Firstly, this observation certainly reflects the licensee’s willingness to take into consideration the regulator’s view. However, in our view, the candid and spontaneous explanation by the licensee was not purely driven by an objective of pleasing the regulator. From our perspective, beyond the anecdote, there is evidence that the safety director gave an implicit message to the regulator, a “relational signal” (Lindenberg 2000) expressing the regulatee commitment to the regulator’s view.

Using an image to convey meanings about safety, the metaphor appears then to be an effective communication tool between the regulator and the regulatee. More fundamentally, we argue that the metaphor played a critical role in changing the cognitive framework of the licensee. Obviously, it was only the position of one of the plant directors, who holds a special interest in maintaining the quality of the relationship with the regulator. But as a matter of fact, HOF issues as well as the maturity level of the plant in this area were far from being a priority before the dissemination of the results.

In other words, the results of the assessment contributed to stimulating more proactive reflection about the plant safety performance. From a problem considered as “intractable”, HOF turned out to be a safety issue to be further addressed. Highlighting the “HOF-fatalism”, the regulators expressed a concern on an area in need of improvement. Adopting the metaphor, the regulatee raised its awareness and recognised the safety issue.

In addition, in contrast with technical facts or discrepancies against safety standards, the licensee perceived regulatory action as not purely controlling but promoting or improving safety: the kind of results obtained from the safety culture assessment induces the licensee self-regulation. As a result, the accountability requested from the regulatee is no longer driven by bureaucratic compliance but grounded in higher awareness and stronger ownership. Put another way, this enables “self-determination” (Deci and Ryan 2000) which has a positive effect on intrinsic (vs. externally dictated) motivation to be “compliant”.

11.4 Conclusions

This chapter explored the impact of a safety culture tool on regulator–regulatee relationships. We stressed that safety culture allows more adaptive safety oversight and, at the micro-level, challenges the existing balance between trust and control. In addition, we highlighted the pivotal role of “metaphors”, as concepts used outside of their conventional frame—Reason’s “Swiss Cheese Model” is certainly one of the most striking examples in this respect.

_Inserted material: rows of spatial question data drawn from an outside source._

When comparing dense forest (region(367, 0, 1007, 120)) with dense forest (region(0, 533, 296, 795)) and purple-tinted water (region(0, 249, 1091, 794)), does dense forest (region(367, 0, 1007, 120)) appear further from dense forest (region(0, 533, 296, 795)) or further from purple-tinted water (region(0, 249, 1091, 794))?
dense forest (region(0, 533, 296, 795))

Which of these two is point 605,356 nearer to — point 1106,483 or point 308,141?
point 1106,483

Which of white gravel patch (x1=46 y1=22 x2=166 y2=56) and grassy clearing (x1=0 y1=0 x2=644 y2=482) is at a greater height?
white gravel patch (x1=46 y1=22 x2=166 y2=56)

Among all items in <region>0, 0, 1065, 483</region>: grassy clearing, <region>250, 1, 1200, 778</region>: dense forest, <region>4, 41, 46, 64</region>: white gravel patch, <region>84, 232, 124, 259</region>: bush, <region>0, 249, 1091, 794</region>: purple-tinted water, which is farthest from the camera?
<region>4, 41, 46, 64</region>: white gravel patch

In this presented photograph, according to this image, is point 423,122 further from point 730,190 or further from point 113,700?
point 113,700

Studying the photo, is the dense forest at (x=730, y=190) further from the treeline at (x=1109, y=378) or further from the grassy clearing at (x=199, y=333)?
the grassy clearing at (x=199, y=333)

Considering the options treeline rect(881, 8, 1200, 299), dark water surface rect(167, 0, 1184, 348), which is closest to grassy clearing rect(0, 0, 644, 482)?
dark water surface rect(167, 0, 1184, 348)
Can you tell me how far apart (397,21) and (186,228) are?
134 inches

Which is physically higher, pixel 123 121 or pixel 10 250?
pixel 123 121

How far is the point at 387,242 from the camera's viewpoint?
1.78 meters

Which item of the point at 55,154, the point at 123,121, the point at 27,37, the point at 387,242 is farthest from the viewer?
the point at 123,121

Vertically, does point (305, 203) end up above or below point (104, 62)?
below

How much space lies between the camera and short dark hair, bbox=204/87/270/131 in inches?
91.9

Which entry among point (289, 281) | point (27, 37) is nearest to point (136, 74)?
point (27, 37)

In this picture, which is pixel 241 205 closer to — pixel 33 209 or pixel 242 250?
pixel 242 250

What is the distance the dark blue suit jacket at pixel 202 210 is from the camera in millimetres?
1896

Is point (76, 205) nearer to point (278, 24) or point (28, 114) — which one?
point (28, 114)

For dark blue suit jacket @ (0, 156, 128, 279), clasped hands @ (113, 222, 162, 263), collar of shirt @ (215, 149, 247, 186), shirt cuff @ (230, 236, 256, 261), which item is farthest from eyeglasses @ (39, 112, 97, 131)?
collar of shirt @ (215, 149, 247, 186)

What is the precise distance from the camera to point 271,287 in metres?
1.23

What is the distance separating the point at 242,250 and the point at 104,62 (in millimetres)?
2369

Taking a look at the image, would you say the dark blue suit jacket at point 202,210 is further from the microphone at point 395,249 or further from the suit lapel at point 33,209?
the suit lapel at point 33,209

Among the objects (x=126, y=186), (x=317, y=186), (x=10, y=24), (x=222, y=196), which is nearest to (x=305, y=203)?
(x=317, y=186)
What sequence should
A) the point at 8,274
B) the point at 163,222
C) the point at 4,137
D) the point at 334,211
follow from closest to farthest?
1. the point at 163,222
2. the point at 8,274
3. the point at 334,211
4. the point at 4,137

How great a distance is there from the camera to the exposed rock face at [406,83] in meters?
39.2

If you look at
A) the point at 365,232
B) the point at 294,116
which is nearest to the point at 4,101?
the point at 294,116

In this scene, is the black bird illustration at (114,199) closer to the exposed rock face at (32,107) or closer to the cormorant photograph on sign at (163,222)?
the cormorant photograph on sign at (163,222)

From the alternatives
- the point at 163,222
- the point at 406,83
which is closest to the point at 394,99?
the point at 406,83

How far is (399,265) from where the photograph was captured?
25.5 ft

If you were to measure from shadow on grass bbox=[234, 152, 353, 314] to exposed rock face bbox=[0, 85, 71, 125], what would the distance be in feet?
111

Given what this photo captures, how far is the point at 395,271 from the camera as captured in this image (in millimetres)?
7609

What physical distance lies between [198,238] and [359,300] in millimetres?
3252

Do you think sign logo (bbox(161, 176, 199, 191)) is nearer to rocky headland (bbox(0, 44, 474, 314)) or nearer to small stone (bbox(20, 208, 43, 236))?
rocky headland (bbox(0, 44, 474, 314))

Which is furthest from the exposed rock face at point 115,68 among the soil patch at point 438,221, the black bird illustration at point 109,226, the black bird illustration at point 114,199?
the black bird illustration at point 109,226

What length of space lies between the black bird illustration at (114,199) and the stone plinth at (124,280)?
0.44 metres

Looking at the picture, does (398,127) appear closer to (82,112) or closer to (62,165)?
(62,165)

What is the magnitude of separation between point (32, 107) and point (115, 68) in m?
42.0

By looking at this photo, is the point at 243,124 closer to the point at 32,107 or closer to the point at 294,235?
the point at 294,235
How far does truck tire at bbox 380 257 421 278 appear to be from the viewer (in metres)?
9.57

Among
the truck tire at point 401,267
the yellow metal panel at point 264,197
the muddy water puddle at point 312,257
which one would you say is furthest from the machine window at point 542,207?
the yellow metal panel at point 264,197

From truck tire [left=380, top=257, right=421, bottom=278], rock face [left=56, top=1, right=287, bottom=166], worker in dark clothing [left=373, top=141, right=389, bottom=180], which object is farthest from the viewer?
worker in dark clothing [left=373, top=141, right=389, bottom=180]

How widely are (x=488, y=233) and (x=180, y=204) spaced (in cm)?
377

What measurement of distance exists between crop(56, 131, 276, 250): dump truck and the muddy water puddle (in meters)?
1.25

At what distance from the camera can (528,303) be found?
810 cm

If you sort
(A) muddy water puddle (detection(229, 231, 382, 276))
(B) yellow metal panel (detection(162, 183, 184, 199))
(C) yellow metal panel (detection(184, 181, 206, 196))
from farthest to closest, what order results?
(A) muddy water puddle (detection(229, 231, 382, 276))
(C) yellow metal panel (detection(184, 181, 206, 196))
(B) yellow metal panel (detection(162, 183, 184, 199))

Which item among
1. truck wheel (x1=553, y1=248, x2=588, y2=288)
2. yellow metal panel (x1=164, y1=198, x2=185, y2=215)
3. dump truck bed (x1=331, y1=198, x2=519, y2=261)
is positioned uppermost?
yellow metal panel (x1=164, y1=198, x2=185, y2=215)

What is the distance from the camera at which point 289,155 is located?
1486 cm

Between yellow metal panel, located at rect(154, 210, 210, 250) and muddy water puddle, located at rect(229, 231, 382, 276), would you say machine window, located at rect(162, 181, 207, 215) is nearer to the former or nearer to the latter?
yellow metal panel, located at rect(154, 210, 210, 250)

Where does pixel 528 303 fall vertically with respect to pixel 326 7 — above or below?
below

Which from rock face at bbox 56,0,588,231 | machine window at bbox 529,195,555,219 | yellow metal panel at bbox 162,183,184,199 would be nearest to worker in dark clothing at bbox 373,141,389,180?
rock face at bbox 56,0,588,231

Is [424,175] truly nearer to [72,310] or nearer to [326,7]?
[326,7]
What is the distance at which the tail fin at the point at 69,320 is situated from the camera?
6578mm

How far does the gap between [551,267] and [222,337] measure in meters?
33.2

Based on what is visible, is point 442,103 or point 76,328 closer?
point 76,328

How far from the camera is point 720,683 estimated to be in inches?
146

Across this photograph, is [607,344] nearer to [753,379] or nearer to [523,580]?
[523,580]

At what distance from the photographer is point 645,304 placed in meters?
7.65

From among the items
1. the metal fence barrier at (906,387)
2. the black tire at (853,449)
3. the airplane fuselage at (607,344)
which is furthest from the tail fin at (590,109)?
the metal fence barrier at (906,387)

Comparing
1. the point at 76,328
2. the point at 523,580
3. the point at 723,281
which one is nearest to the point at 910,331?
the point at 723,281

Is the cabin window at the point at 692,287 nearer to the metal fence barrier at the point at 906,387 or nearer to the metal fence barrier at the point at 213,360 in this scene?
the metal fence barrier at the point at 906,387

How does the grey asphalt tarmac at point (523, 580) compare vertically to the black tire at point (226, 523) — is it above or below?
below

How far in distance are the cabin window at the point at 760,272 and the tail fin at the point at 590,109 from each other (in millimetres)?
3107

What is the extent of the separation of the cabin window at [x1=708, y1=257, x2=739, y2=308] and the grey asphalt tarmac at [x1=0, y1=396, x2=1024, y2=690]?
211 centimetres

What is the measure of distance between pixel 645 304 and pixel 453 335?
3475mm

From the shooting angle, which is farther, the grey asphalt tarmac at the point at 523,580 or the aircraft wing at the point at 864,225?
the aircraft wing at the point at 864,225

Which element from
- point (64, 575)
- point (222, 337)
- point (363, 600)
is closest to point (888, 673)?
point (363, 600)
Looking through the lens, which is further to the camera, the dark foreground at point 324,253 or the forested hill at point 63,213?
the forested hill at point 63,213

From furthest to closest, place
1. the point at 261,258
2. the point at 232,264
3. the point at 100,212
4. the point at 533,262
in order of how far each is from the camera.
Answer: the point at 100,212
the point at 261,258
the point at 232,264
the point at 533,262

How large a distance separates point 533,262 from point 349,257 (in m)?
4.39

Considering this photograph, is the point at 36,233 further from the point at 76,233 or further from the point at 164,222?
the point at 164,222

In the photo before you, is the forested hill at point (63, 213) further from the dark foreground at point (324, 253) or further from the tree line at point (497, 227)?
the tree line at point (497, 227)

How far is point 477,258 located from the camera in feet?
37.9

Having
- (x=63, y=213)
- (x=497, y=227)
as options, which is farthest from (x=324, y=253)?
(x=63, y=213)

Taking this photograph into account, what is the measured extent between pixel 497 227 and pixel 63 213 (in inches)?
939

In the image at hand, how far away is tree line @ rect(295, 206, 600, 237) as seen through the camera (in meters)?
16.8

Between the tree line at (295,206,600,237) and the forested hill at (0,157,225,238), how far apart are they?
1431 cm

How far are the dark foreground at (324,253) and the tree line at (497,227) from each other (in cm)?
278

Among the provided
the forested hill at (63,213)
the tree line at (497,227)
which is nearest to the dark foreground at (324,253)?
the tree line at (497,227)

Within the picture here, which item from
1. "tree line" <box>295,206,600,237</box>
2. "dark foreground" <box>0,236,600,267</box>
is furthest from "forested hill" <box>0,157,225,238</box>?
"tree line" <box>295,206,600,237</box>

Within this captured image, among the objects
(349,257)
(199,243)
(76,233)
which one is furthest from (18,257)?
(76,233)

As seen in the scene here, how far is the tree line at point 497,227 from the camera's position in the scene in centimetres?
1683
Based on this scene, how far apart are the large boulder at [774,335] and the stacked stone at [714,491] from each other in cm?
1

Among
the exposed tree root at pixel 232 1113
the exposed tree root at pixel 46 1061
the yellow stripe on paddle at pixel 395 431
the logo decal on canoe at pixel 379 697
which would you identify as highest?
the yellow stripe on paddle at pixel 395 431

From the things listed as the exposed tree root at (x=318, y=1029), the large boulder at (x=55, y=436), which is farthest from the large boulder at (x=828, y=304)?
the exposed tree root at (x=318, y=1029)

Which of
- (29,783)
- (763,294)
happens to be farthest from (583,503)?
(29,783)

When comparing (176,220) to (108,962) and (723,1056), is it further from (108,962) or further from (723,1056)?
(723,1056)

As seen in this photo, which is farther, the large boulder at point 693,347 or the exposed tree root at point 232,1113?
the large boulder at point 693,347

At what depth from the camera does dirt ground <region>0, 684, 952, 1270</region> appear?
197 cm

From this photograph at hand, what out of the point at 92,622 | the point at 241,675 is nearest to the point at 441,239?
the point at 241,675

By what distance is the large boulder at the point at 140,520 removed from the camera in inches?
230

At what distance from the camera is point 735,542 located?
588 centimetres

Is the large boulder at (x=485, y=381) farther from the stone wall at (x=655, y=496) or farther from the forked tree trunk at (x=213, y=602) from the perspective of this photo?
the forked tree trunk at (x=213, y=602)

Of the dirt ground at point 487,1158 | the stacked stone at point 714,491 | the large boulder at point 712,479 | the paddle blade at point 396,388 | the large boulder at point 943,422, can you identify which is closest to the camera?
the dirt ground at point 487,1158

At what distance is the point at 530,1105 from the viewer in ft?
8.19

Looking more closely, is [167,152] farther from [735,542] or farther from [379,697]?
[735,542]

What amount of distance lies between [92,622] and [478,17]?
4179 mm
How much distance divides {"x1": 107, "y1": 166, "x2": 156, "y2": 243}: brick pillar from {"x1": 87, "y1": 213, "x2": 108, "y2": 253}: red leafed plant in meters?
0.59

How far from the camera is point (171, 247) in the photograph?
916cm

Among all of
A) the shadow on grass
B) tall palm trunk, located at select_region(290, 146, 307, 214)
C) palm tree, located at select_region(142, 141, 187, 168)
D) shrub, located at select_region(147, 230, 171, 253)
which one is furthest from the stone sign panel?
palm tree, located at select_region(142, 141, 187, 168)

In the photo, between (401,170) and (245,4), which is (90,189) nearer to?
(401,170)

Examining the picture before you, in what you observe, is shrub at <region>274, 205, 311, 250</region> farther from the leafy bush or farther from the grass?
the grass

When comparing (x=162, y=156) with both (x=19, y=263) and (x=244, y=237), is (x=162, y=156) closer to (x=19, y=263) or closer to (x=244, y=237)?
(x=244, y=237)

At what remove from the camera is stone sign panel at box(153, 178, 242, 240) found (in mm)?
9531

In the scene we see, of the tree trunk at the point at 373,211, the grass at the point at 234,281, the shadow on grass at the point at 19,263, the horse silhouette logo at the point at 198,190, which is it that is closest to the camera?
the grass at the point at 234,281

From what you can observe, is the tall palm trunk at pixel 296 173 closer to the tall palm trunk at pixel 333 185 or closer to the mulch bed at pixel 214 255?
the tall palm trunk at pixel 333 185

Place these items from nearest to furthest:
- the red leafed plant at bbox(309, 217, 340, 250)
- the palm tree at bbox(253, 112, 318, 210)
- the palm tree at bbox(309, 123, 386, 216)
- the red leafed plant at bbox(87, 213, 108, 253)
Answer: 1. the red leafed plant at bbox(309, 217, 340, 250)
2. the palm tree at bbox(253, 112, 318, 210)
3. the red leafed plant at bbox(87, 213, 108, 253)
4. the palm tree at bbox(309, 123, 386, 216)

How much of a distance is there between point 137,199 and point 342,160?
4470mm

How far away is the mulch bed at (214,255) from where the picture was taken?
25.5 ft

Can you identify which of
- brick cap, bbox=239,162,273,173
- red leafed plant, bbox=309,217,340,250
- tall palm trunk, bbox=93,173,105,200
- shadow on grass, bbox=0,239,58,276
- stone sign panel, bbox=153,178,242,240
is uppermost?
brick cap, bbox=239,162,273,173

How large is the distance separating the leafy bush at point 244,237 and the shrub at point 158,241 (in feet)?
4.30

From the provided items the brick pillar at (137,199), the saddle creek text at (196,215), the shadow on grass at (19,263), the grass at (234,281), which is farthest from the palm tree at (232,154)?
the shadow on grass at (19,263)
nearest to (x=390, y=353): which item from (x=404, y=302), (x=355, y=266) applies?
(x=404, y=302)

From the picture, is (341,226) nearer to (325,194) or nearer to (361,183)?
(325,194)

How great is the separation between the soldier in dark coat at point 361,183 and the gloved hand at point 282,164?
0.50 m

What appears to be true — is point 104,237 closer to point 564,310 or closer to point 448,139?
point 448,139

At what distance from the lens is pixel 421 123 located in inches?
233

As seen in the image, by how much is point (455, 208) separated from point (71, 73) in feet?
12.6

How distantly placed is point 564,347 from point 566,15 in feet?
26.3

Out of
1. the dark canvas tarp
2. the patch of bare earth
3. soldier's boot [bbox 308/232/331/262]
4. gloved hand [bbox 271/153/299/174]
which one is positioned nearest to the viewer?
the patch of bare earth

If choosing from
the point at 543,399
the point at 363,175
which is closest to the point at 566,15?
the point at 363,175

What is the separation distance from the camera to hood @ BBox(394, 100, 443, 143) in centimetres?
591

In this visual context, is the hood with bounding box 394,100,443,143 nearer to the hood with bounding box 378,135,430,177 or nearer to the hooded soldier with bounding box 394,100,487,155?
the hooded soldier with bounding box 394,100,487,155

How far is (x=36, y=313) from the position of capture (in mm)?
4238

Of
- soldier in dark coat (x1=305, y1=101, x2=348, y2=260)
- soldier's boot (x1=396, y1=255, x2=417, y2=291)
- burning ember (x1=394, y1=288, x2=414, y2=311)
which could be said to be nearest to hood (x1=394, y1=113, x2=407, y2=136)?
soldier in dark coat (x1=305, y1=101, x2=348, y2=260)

Focusing on the experience gained from the implementation of a safety culture observation tool, metaphors have been considered as a valuable means by which the regulator, and the regulatee can find common understanding. Metaphors also play a key role in increasing intrinsic motivation for compliance.

Moreover, bearing in mind that regulation is an attempt to alter the behaviour of the regulated, we also highlighted a change in the licensee’s cognitive frame. In other words, regarding the question of measuring the success or failure of a regulatory strategy, we argue that the impact on the regulatee cognitive framework is a relevant indicator.